__やること一覧__:
(1) 自責についての文章のうち、「(1)は過去に、(2)は未来に対する責任と言ってもいいでしょう。」という語句を含む箇所から始め、「ことに目を向けてみましょう。」の後で止めて、その部分を一字も変えずに書き出してください。
(2) 自責についての文章にある次の一文を英語に訳してください。『「自責」という言葉を見かけたら、意識して未来に、これから自分がやることに目を向けてみましょう。』

__抜粋テキスト__:
___
全脳組織開発帳

企業で人と組織の力を引き出す仕事をする中で学んだこと、感じたこと

自責とは何か

※社内メールマガジンに書いた文章を修正したものです

課題や目標に対して「自責で考えろ、行動しろ」とよく言われます。この「自責」という言葉に重苦しい響きを感じていませんか?
実際、「責」は「責める」とも読めますし、「自責の念にかられる(= 自分で自分のあやまちを責める)」という言葉もあります。

「自責で〜」という時の「自責」は「自分の責任」ということですが、「責任」には2種類あるというのをご存じでしょうか。英語では明確に区別されています。

(1) Accountability: 生じた結果を引き受ける責任
状況・結果を報告する、結果によって評価される、賞罰を受ける

(2) Responsibility: これから何かをする責任
物事に対して主体的に考え、対処・行動していく

(1)は過去に、(2)は未来に対する責任と言ってもいいでしょう。

「自責で」と言われると、私たちはなんとなく(1)を想起しがちです。その意味での「自責」になろうとすると、その課題を自分が招いたと思わなければいけない、反省しなければいけない、という気持ちになってきます。そういえば、「責任を感じる」という言葉も(1)を前提としているようです。

でも多くの場合、課題や目標に対して本当に求められているのは、今、これから主体的に考えて行動することです。つまり「自責で」と言う時の「責任」は本来(2)の意味であるはず。過去よりも未来に目を向けて、「自分に何ができるか? 自分はどうしたらいいか?」と考え、自ら行動を起こしていくのが「自責」なのです。

結果を引き受けるのも大事なことではありますが、それにばかり気をとられていても、あるいは自分が引き起こしたわけでもないことに「責任」を感じようとがんばっていても、前に進むことはできません。

Responsibilityという単語は「response(反応する) + ability(能力)」、つまり物事に反応・応答する力ととらえることができます。生じた課題や設定された目標に自分で反応・応答していくことが「自責」だとも言えるでしょう。これに対して「他の人が反応(対処)してくれればいいことだ」と考えて何もしないのが「他責」です。

「自責」という言葉を見かけたら、意識して未来に、これから自分がやることに目を向けてみましょう。

自信とプライド

ある人が社内の特定の人たちのことを評した言葉で印象に残っているものがある。

「あの人たちは『自信がなくてプライドがある』んですよね」

どんな人たちかはともかくとして、この表現になるほどと思ったし、なかなか深いと感じて、以来ずっと頭の中にある。
___
[場面に基づく推論の記録]
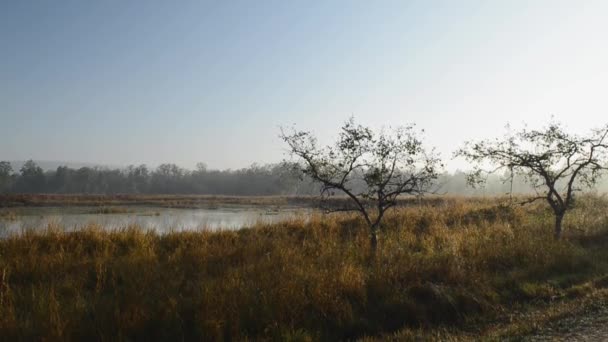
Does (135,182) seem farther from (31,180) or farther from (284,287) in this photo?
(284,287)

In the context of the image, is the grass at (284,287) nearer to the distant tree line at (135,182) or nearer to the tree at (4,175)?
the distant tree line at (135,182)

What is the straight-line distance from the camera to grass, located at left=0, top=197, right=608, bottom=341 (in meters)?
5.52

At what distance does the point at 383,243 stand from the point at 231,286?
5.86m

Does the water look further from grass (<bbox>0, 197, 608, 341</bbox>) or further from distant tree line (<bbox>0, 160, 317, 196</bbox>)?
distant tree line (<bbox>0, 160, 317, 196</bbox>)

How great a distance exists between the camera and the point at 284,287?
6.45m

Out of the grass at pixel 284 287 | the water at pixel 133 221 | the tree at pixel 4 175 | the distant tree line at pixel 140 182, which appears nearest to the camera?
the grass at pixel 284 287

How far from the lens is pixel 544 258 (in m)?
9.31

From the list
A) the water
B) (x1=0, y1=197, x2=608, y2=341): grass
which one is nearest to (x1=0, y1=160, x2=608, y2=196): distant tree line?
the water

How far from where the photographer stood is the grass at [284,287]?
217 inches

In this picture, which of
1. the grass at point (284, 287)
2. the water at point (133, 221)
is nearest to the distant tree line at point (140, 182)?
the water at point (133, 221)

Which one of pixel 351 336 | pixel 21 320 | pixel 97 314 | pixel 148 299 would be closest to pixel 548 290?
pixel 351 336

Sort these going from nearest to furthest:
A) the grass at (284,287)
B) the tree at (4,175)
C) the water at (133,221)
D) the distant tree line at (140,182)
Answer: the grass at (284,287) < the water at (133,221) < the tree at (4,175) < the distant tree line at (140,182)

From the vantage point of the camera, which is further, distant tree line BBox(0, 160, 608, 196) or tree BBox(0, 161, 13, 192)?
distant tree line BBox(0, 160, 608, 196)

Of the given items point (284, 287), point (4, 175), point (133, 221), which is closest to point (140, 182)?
___
__出力結果__:
(1)
(1)は過去に、(2)は未来に対する責任と言ってもいいでしょう。

「自責で」と言われると、私たちはなんとなく(1)を想起しがちです。その意味での「自責」になろうとすると、その課題を自分が招いたと思わなければいけない、反省しなければいけない、という気持ちになってきます。そういえば、「責任を感じる」という言葉も(1)を前提としているようです。

でも多くの場合、課題や目標に対して本当に求められているのは、今、これから主体的に考えて行動することです。つまり「自責で」と言う時の「責任」は本来(2)の意味であるはず。過去よりも未来に目を向けて、「自分に何ができるか? 自分はどうしたらいいか?」と考え、自ら行動を起こしていくのが「自責」なのです。

結果を引き受けるのも大事なことではありますが、それにばかり気をとられていても、あるいは自分が引き起こしたわけでもないことに「責任」を感じようとがんばっていても、前に進むことはできません。

Responsibilityという単語は「response(反応する) + ability(能力)」、つまり物事に反応・応答する力ととらえることができます。生じた課題や設定された目標に自分で反応・応答していくことが「自責」だとも言えるでしょう。これに対して「他の人が反応(対処)してくれればいいことだ」と考えて何もしないのが「他責」です。

「自責」という言葉を見かけたら、意識して未来に、これから自分がやることに目を向けてみましょう。

(2) When you come across the word "self-responsibility," make a conscious effort to turn your eyes to the future, to what you yourself will do from here on.